Le 6 juillet 1858, mon père et ma mère se marièrent. 4 enfants naquirent : un fils, Ollivier, mourut enfant, Ma soeur Adrienne qui mourut le 23 novembre 1879 à l'âge de 20 ans. Moi même Évangeline, en 1863. une autre sœur Marie en 1868, encore vivante en 1941.

Au moment de la guerre civile, la famille émigra et s'établit au Canada, à Toronto, où les deux derniers enfants naquirent. Mon père monta un magasin de confiserie et c'est ici que mourut ma mère. La santé de mon père fléchit et sur conseil de son médecin, il dut changer d'air. Il vendit son affaire et nous retournâmes en France.

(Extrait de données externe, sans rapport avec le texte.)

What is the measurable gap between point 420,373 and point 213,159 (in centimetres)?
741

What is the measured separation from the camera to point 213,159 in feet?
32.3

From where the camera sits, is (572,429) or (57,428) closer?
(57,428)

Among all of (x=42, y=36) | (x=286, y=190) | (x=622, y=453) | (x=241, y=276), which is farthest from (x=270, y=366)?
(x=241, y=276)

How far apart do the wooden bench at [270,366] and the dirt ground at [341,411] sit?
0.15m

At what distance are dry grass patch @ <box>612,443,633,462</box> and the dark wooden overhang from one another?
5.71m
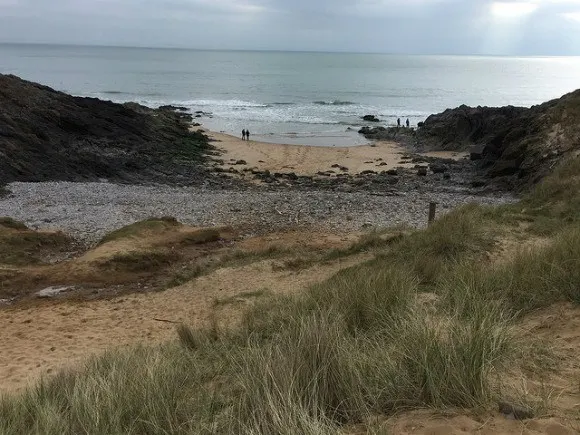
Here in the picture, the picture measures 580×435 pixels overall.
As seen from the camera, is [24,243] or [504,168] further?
[504,168]

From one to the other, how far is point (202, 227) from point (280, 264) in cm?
442

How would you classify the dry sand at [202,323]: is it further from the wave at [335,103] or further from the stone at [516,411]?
the wave at [335,103]

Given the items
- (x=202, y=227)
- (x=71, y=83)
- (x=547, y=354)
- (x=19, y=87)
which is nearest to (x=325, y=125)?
(x=19, y=87)

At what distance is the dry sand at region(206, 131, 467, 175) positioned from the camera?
29.9 metres

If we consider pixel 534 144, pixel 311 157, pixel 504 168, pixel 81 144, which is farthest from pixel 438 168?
pixel 81 144

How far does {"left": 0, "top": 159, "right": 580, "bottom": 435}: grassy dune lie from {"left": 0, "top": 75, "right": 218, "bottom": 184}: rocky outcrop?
18832 millimetres

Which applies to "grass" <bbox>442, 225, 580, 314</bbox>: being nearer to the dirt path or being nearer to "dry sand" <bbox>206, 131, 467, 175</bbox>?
the dirt path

Nous établîmes dans une école, près de Brest, en France. En 1871, mon père acheta une propriété qui avait été un couvent catholique. bien que vaste et charmant, des bruits étranges dans la nuit rendirent ce séjour désagréable et mon père pria mon oncle de revendre cette propriété et nous retournâmes aux États-Unis, à Parkesburg, en Virginie de l'Ouest. En 1875, il y a acheté une ferme de 44 acres.

En 1877, mon père épousa la sœur de ma mère, Mathilde, qui mourut en 1923 à l'âge de 92 ans. Mon père mourut en 1928 à l'âge de 100 ans, 1 mois et 3 jours. En 1925, nous vendirent une partie de la ferme et construisîmes une maison en briques où nous nous établires le 20 septembre 1926.

Parmi mes propriétés de famille, il y avait une boite à coudre, donnée à ma mère Dolorès Lucas, par son parrain quand elle eût 4 ans. elle est en assez bonne condition et a plus de 100 ans.


NDLR : Au moment où Évangeline Soyer écrit ces lignes, en 1941, elle a 78 ans et habite sans doute Parkesburg.